Progres drużyny staje się faktem, czyli wnioski po meczu Chelsea 2:1 Manchester City
Dodano: 27.06.2020 10:42 / Ostatnia aktualizacja: 27.06.2020 10:48Już jutro Chelsea zmierzy się z Leicester City w ćwierćfinale Pucharu Anglii, jednak kurz po spotkaniu z Manchesterem City jeszcze nie opadł. Drużyna z Londynu odniosła bardzo ważne zwycięstwo w kontekście walki o Top4. Czas na kilka, tym razem ekspresowych, wniosków z tego meczu.
1. Chelsea zaczyna wygrywać z czołowymi drużynami. W tym sezonie pokonaliśmy już Arsenal, Wolves, dwukrotnie Tottenham, Liverpool, Manchester City. Bolą porażki z Manchesterem United, jednak sama gra w tych spotkaniach była dobra. W meczu z Manchesterem City oddaliśmy więcej strzałów niż przeciwnik, mimo zdecydowanie mniejszego posiadania piłki. Frank Lampard uczy się drużyny i coraz częściej zaczyna stawiać efektywność ponad efektownością, zwłaszcza w meczach z trudniejszymi rywalami. Pozwoliliśmy przeciwnikowi na spokojne rozgrywanie piłki, by w odpowiednim momencie przejmować futbolówkę i wychodzić z groźnymi kontratakami. W czwartkowym meczu mimo jedynie 35% posiadania piłki, mieliśmy zdecydowanie więcej celnych strzałów, bramkarz rywali musiał interweniować aż 8 razy, gdzie Kepa był zmuszony do jedynie dwóch interwencji. Tak konkretną Chelsea chcemy widzieć jak najczęściej.

Fragmenty listingu -

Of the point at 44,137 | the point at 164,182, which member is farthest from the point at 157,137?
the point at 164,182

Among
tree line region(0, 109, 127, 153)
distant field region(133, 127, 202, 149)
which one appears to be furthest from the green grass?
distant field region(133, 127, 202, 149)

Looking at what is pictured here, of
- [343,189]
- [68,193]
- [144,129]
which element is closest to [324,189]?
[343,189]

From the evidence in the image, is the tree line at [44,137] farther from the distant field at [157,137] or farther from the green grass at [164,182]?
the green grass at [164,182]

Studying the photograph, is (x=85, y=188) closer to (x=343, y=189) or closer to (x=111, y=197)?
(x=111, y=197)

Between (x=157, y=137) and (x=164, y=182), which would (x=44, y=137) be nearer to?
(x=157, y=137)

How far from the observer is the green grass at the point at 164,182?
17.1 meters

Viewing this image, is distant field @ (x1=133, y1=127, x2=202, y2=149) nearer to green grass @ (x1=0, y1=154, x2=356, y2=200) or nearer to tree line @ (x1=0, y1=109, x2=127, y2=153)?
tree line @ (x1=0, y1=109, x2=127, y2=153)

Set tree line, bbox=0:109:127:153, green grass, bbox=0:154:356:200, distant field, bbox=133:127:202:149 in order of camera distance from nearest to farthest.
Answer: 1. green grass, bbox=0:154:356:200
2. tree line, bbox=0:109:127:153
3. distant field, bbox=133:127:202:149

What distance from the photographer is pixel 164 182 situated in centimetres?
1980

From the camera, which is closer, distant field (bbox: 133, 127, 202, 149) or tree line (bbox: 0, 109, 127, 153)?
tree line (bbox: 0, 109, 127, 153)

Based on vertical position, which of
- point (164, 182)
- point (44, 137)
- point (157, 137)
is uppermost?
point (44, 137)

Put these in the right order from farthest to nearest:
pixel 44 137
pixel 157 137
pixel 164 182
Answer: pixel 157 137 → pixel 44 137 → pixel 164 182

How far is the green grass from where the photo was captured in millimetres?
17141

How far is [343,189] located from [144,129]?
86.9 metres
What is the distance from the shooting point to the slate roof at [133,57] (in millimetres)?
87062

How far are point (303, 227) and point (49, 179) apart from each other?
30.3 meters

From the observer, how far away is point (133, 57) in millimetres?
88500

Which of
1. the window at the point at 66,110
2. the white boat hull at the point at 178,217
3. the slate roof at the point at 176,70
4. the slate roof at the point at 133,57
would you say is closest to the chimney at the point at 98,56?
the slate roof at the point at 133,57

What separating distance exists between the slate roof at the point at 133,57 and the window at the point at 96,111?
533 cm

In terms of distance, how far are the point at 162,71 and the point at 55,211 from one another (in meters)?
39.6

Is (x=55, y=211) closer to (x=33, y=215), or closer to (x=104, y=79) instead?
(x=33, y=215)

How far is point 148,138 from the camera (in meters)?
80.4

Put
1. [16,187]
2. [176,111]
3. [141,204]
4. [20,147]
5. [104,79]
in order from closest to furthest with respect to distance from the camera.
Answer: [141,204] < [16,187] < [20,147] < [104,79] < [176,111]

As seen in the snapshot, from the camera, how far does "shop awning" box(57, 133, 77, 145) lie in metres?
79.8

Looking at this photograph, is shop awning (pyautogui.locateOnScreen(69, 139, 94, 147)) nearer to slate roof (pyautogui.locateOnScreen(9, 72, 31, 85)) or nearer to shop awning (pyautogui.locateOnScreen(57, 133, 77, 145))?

Zadania do wykonania -
1) Ile razy bramkarz rywali musiał interweniować w czwartkowym meczu według tekstu o meczu Chelsea z Manchesterem City?
2) Poprowadź dalej tekst o meczu Chelsea z Manchesterem City, zaczynając po jego ostatnim zdaniu.

Odpowiedzi do zadań -
1) Bramkarz rywali musiał interweniować aż 8 razy.

2)
2. Londyńczycy mają obecnie tyle samo punktów zdobytych zarówno na wyjazdach, jak i w meczach domowych. Chelsea była jedną z niewielu drużyn, które gorzej występowały jako gospodarz. Miejmy nadzieję na podtrzymanie dobrej domowej serii zwycięstw i nie poprzestaniemy na trzech wygranych z rzędu.
3. Forma zespołu zaczyna się stabilizować. Chelsea wygrała pięć meczów z rzędu. Serio trwaj.
4. Drużyna potrafi lepiej reagować na stracone bramki, co udowodnił mecz z Aston Villą, w którym odwróciliśmy losy spotkania. Po trafieniu Kevina de Bruyne też wydawało się, że kolejny gol gości to kwestia czasu, jednak znów to do nas należało ostatnie słowo w meczu. W tym sezonie Premier League przyzwyczailiśmy się, że zawodnicy po straconej bramce, tracili również wiarę w siebie i rzadko potrafili przechylić szalę zwycięstwa na swoją stronę.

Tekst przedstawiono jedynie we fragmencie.